# we are so broke



## pippa (Jul 8, 2009)

i left my job to move 60 miles away and marry
i cannot find a job
my hubby doesnt earn much and i cannot give my kids anything
the household is often tense and we row all the time about money
we rent a house and the bills are so high
he has debts his not mine and has usaed upall of my divorce settlement
he is very stubborn and often has childish tantrums if he cant have his way
its driving me away


----------



## valium (Sep 22, 2008)

What about a job working from home or in school hours if the kids are at school. Can you not get a local authority house instead of a private rent which would help in respect of the rent. What country are you in.

My h does not ask for cheap things, he moaned about me moving money £50 to stop our account going overdrawn but also later that day asked me for £200-£300 to buy an exhaust for his bike. I said no we need a bit more for general use but he cannot see that.

have a look round the house at stuff you no longer use - could you do a car boot sale?

See if there is anything you can economise on?


----------



## preso (May 1, 2009)

You need a job, check al the places near you, grocery store, taverns, schools, churches as you have to start somewhere.


----------



## pippa (Jul 8, 2009)

im in england and hardly any work around i have looked


----------



## preso (May 1, 2009)

I was in a postion like that long time ago living in a depressed area that I grew up in. 

I moved to where there were jobs and guess what ?

not broke.

Certainly you can relocate rather than live in poverty.

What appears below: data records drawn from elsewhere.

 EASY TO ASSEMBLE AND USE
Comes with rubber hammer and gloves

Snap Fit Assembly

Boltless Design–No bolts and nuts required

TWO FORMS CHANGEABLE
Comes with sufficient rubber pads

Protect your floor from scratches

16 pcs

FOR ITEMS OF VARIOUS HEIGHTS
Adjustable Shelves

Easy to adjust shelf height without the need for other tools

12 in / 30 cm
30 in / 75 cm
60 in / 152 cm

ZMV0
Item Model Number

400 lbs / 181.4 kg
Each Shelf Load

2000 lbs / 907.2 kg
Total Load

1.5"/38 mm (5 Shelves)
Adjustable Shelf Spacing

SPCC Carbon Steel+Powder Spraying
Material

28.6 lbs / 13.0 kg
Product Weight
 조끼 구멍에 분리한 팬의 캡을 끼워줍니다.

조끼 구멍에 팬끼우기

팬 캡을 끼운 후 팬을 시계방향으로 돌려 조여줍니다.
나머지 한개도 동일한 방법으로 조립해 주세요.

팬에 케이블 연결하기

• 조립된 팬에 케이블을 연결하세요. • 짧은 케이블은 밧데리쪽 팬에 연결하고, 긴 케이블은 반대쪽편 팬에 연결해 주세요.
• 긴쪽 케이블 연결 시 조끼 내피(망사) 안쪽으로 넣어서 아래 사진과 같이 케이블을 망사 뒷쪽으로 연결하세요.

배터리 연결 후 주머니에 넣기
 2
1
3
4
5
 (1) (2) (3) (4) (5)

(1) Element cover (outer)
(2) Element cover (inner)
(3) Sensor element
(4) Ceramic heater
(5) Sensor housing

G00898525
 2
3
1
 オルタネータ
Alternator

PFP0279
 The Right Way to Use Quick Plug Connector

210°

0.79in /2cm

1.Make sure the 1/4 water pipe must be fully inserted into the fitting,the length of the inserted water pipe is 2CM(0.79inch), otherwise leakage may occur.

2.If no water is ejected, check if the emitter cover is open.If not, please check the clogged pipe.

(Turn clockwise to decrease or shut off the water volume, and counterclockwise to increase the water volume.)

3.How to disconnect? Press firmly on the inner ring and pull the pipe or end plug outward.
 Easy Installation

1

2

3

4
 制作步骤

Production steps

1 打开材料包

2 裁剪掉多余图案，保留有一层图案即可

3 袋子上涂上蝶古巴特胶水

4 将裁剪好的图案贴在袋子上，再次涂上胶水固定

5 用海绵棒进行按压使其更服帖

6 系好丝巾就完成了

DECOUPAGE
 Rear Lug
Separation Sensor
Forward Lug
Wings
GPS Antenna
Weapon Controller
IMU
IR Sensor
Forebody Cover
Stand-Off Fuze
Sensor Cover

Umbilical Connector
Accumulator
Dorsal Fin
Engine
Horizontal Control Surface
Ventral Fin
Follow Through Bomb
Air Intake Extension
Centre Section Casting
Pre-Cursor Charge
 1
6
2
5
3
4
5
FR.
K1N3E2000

As they say, if your looking for a helping hand, start at the end of your own 2 arms. I have never regretted moving. It may have been the very best single act I ever did in my lifetime ( I moved across the country).
30 years have passed and now I am ready to retire... in comfort.
I always was able to find work...
so maybe moving is something you should think about, also is getting advanced training/ education... maybe both.
The worst thing you can do is give up... if you do, there is no one to blame but yourself.
People have always moved for work... that is nothing new. People have come from all over the world to different locations for work.
It's been done that way for thousands of years.
Before that, they moved to farm and own land...........


----------



## pippa (Jul 8, 2009)

id love to move but alone without hubby i just dnt know how


----------



## valium (Sep 22, 2008)

I think I know how you feel sometime it is a lot better on your own


----------